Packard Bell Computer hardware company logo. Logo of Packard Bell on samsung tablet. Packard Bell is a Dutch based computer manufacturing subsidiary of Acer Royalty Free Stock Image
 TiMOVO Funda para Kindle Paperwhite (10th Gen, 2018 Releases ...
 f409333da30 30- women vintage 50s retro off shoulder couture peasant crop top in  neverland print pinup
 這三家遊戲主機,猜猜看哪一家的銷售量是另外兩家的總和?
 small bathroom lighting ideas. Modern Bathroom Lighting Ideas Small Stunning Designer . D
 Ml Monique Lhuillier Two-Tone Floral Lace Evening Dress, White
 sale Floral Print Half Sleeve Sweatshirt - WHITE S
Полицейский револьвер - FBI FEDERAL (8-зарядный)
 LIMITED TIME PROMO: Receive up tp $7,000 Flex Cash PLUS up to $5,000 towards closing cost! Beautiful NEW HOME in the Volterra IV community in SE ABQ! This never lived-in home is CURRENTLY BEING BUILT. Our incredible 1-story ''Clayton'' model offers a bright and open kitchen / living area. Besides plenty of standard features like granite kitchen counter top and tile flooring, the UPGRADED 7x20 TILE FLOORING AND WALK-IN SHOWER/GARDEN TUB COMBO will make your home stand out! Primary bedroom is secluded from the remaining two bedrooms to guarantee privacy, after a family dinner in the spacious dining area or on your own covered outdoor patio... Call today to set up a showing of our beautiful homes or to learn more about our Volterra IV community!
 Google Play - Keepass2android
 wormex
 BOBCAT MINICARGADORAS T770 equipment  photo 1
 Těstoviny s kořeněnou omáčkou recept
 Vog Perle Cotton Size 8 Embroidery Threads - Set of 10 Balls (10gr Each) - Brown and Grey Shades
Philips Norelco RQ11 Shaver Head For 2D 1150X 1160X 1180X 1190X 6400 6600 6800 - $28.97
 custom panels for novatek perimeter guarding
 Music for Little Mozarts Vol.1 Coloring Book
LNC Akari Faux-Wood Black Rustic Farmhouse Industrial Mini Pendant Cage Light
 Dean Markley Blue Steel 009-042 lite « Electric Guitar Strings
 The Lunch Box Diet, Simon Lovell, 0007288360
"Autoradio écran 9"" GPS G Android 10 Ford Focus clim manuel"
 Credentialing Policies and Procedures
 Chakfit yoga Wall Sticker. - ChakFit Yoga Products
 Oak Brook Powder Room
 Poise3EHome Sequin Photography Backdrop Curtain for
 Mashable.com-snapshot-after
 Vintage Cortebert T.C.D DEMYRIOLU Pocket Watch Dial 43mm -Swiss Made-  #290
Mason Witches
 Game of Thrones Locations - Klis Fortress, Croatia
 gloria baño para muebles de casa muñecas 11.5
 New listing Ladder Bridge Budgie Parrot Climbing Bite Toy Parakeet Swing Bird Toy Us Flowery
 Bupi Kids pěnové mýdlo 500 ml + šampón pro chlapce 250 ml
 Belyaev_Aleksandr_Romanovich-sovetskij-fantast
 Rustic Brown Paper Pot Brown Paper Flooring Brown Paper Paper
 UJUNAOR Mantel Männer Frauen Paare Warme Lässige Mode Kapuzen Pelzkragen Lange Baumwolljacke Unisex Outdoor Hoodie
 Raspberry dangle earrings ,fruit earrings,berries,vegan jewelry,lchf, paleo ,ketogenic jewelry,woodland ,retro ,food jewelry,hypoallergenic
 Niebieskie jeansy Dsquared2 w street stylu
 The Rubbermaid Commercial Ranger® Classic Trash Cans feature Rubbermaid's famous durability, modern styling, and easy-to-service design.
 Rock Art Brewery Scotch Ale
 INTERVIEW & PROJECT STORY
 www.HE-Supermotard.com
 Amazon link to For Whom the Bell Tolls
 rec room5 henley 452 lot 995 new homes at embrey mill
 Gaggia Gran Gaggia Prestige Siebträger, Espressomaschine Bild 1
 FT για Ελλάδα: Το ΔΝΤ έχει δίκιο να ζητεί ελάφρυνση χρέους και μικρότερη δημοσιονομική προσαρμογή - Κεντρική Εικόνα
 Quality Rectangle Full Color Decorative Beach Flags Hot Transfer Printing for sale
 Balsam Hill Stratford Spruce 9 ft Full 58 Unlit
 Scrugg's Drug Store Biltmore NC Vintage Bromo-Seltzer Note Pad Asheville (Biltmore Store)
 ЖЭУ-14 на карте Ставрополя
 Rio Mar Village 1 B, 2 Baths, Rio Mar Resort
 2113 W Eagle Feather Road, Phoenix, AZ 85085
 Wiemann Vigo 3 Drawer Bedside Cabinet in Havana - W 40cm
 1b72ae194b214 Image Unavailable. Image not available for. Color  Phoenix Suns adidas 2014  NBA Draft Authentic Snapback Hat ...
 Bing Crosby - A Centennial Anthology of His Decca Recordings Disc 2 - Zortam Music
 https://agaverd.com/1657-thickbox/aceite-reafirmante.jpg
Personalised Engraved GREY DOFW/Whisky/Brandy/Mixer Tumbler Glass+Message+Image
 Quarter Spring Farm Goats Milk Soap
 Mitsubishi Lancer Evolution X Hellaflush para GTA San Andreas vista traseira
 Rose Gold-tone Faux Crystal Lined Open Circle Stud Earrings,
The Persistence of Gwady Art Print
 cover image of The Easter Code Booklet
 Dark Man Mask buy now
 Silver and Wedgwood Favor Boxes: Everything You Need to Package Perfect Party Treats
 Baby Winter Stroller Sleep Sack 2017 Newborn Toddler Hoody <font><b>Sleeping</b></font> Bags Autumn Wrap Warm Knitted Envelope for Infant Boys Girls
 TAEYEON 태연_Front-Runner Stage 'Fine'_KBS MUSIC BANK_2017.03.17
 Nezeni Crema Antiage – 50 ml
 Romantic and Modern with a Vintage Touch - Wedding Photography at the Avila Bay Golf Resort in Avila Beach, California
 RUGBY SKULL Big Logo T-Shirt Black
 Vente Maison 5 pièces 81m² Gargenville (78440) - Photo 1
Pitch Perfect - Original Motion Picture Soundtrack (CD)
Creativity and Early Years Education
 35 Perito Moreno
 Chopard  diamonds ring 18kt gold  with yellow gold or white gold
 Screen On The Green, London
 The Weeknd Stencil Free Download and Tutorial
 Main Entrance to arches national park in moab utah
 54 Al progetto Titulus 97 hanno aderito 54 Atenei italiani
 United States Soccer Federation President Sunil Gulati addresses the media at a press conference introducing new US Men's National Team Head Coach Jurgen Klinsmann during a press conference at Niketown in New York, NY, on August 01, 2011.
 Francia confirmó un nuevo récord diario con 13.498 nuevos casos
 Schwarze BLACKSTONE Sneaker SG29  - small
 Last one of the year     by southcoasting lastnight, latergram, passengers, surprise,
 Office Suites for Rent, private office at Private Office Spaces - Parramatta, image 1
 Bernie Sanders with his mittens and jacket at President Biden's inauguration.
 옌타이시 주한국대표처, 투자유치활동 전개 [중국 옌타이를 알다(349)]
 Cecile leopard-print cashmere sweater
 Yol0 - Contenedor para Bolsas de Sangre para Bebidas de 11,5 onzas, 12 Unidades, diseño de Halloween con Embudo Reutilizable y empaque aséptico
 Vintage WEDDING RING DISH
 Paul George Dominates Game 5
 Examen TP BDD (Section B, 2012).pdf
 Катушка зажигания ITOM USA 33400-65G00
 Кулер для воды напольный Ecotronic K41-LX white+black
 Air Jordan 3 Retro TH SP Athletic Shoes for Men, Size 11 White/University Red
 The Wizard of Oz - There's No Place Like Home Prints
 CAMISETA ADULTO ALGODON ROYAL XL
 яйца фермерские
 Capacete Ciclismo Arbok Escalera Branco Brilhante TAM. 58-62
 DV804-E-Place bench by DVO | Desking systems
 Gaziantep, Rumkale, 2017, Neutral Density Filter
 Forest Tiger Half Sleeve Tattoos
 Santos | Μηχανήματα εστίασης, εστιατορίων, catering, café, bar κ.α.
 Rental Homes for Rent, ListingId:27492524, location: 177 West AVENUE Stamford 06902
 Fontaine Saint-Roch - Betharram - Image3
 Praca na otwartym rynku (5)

*****

#### [PROBLEM DESCRIPTION]
Return exactly the lines above from the line that has "Полицейский револьвер - FBI" through the line that has "Vog Perle Cotton", inclusive, and nothing else.

#### [SOLUTION TO THE PROBLEM]
Полицейский револьвер - FBI FEDERAL (8-зарядный)
 LIMITED TIME PROMO: Receive up tp $7,000 Flex Cash PLUS up to $5,000 towards closing cost! Beautiful NEW HOME in the Volterra IV community in SE ABQ! This never lived-in home is CURRENTLY BEING BUILT. Our incredible 1-story ''Clayton'' model offers a bright and open kitchen / living area. Besides plenty of standard features like granite kitchen counter top and tile flooring, the UPGRADED 7x20 TILE FLOORING AND WALK-IN SHOWER/GARDEN TUB COMBO will make your home stand out! Primary bedroom is secluded from the remaining two bedrooms to guarantee privacy, after a family dinner in the spacious dining area or on your own covered outdoor patio... Call today to set up a showing of our beautiful homes or to learn more about our Volterra IV community!
 Google Play - Keepass2android
 wormex
 BOBCAT MINICARGADORAS T770 equipment  photo 1
 Těstoviny s kořeněnou omáčkou recept
 Vog Perle Cotton Size 8 Embroidery Threads - Set of 10 Balls (10gr Each) - Brown and Grey Shades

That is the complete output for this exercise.